== Goal ==
Reproduce the records word for word, from the line containing "What measure of" through the end of the records, leaving the pictures out of your answer.

Data listing
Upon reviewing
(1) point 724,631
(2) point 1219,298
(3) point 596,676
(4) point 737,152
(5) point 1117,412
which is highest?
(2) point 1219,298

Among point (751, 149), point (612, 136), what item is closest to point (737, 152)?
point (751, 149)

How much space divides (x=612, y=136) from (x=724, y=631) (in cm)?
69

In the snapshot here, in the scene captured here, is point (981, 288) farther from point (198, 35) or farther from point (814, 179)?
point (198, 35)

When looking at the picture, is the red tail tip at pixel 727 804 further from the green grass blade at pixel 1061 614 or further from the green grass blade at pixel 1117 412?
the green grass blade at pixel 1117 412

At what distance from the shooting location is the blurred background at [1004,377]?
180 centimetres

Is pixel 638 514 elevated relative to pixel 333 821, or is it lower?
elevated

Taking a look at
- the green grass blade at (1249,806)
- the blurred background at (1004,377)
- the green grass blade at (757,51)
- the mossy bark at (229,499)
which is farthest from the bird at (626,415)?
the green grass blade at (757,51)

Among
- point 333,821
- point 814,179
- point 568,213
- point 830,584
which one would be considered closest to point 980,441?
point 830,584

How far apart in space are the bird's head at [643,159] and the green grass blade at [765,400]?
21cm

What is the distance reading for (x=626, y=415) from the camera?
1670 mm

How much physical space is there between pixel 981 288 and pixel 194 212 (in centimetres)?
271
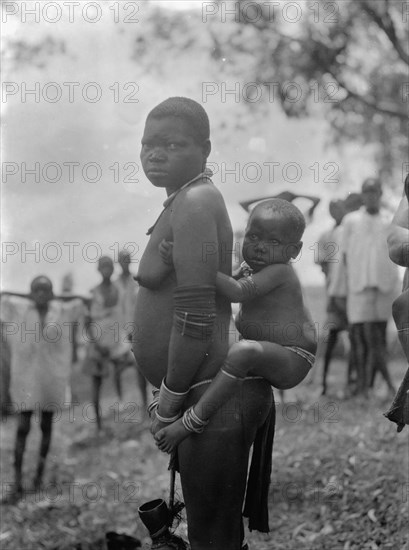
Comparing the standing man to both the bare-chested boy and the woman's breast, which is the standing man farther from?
the woman's breast

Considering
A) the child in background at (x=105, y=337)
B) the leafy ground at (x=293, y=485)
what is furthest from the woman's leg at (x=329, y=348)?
the child in background at (x=105, y=337)

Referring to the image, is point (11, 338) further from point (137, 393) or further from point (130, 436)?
point (137, 393)

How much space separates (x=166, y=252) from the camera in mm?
3094

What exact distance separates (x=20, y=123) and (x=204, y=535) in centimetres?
326

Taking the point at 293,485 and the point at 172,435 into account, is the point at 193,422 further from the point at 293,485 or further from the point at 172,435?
the point at 293,485

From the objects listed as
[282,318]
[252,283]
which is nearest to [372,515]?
[282,318]

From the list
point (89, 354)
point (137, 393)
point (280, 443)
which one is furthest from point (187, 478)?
point (137, 393)

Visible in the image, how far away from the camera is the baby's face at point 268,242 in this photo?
3209 mm

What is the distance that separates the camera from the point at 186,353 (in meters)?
3.02

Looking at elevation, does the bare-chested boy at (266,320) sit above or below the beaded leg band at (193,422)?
above

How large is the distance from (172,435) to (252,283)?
67 centimetres

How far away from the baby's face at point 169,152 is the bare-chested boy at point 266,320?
319 millimetres

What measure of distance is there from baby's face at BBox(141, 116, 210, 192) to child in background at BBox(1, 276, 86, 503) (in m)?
3.88

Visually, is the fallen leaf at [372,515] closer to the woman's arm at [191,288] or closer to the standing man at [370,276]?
the standing man at [370,276]
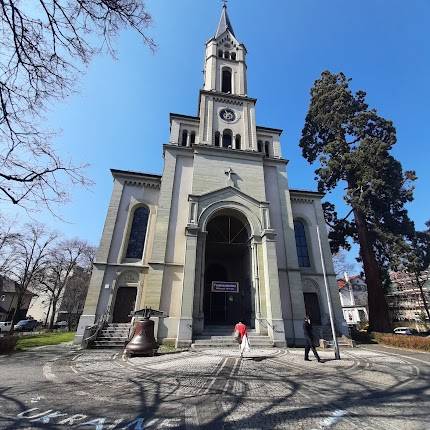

== Output for this task ==
What measure of distance is there from baby's face at BBox(141, 116, 210, 192) to child in background at BBox(1, 276, 86, 503) (in m)?
3.88

Visually, is the fallen leaf at [372,515] closer to the woman's arm at [191,288] or closer to the standing man at [370,276]?
the standing man at [370,276]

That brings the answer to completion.